Are the targets being targeted?

However, somewhat contradictory to the belief everything is being pushed towards bringing staff up to level 2 standards, research by Professor Kim Hoque at Nottingham University Business School indicates routine unskilled workers actually get less training in the workplace. He specifically targets one of the training bastions, Investors in People, as doing little, if anything, to meet level 2 targets. “Routine unskilled workers get less training than other people but they get less training in Investor in People workplaces than they would in others,” he says.

When you consider over 30,000 workplaces in the UK are recognised as Investors in People and the high esteem in which it is held by government, it is not an insignificant claim.
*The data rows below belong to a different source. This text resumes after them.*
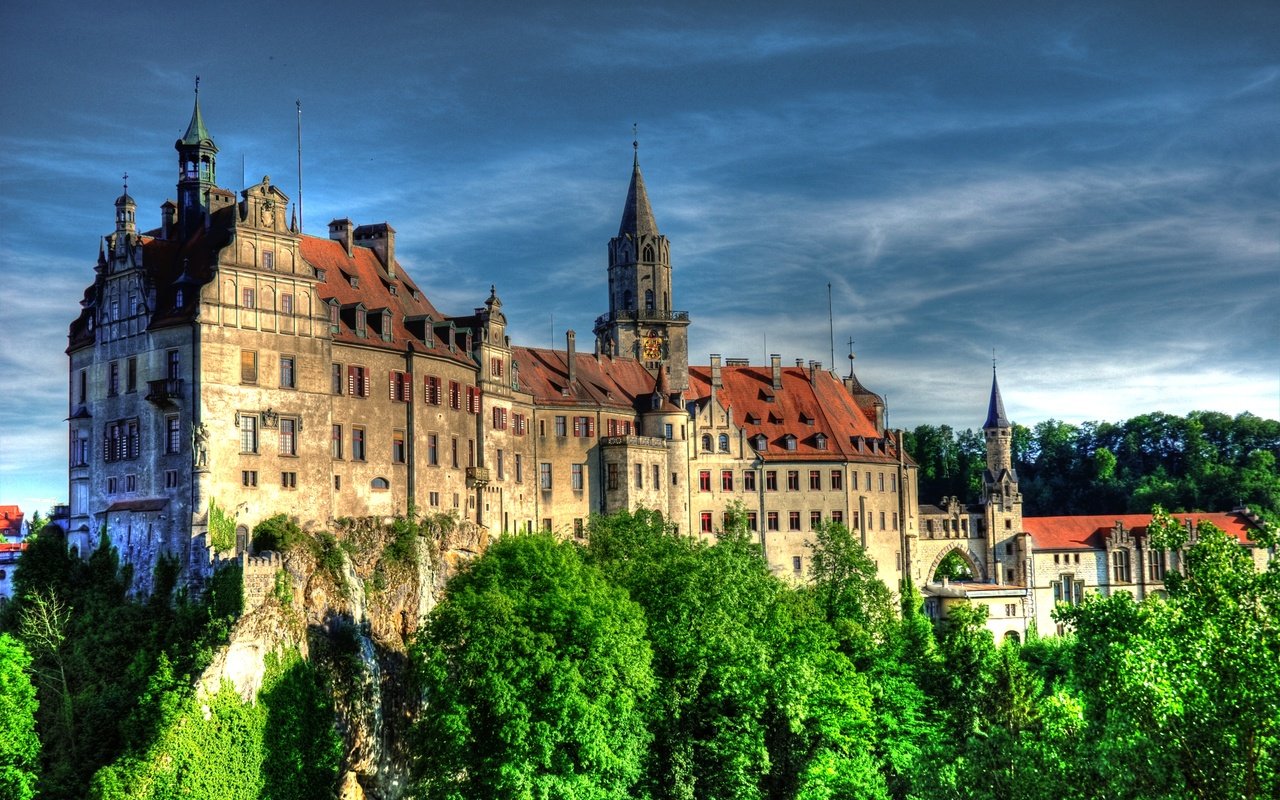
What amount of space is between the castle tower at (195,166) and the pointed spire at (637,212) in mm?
39996

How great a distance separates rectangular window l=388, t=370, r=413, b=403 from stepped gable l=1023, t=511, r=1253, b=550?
6289 cm

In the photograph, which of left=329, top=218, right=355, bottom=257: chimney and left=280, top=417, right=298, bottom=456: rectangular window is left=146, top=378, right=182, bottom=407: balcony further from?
left=329, top=218, right=355, bottom=257: chimney

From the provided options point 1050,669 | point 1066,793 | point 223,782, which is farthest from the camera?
point 1050,669

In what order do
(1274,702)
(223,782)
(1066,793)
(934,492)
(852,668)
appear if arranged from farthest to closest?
(934,492), (852,668), (223,782), (1066,793), (1274,702)

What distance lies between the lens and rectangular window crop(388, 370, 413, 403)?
70375 millimetres

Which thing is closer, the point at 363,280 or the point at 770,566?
the point at 363,280

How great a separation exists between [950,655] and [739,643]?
14.8 meters

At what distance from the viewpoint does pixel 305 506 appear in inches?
2542

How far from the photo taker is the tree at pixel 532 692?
55281 millimetres

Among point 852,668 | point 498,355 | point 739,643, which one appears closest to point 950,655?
point 852,668

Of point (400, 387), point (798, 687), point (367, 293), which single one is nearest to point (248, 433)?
point (400, 387)

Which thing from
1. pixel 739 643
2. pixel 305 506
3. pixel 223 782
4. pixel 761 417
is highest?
pixel 761 417

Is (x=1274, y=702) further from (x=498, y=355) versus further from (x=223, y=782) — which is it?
(x=498, y=355)

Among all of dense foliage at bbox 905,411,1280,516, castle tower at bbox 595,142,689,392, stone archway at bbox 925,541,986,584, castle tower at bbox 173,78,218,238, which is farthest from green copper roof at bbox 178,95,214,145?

“The most sensible explanation is you’ve got a requirement to link your training to the needs of the business, which makes perfect sense,” he continues. “The problem is, in a lot of UK companies it comes to be interpreted in a very narrow way - the way companies are financed, they are looking at short-term targets. It means, very often, the immediate needs of the business require it to train people high up but not necessarily people across the organisation. There are other studies showing that when Investors in People is introduced, it can actually reduce training spend rather than increase it for exactly that sort of reason.”

Of course, this is something Investors in People vehemently denies. “Any organisation that seeks accreditation with the Investors in People Standard is rigorously assessed against our indicators of good practice and this includes analysis of whether it delivers the access to training and development support to all employees and segments of the workforce. If they don’t meet the evidence requirements, employers are not accredited,” says a spokesperson.

“This applies equally to any type of worker, whoever their employer, whatever their role. We work with organisations to make sure they incorporate all their employees within a planned approach to training and development, benefiting both the organisation and the individual involved. And we also help employers improve in areas such as leadership and management, which are central to realising the ambitious vision for skills laid out by Lord Leitch.”

"Government is pouring all resources into people at the bottom of the qualification scale, which alleviates that problem. But then you have the problem of having poorly trained managers because you have poorly trained employees."

John McGurk, CIPD

Talk shop not jargon

What isn’t in dispute, however, is the fact that both the CIPD and the FSB believe if training is to improve in UK workplaces according to the plans set out in the Leitch review, the government needs to focus more on the way it is tempting companies to adopt its initiatives.

In July, TrainingZone reported that a whopping £28 million was being poured into the government’s media-led skills advertising campaign. However, Jaffa believes while small businesses are taking up the Train to Gain initiative, the message is yet to filter down far enough to have a real impact. “It is a very good system and the way to go if it is operating well,” he says. “But it needs to be better advertised to small businesses through networking. They tend to hear about government schemes through word of mouth.”

Both Jaffa and McGurk also think the complexity and jargon surrounding the Leitch review and its aftermath schemes also needs to be simplified. “We’re expecting to sell qualifications to adults and young people and we’re using terminology such as level 2. It isn’t a great selling proposition to anybody and isn’t going to galvanise them to want to go and train,” says McGurk.

“Employers are put off by unwieldy, bureaucratic infrastructure. They need to stop and shop and know exactly what there is on the skills agenda.”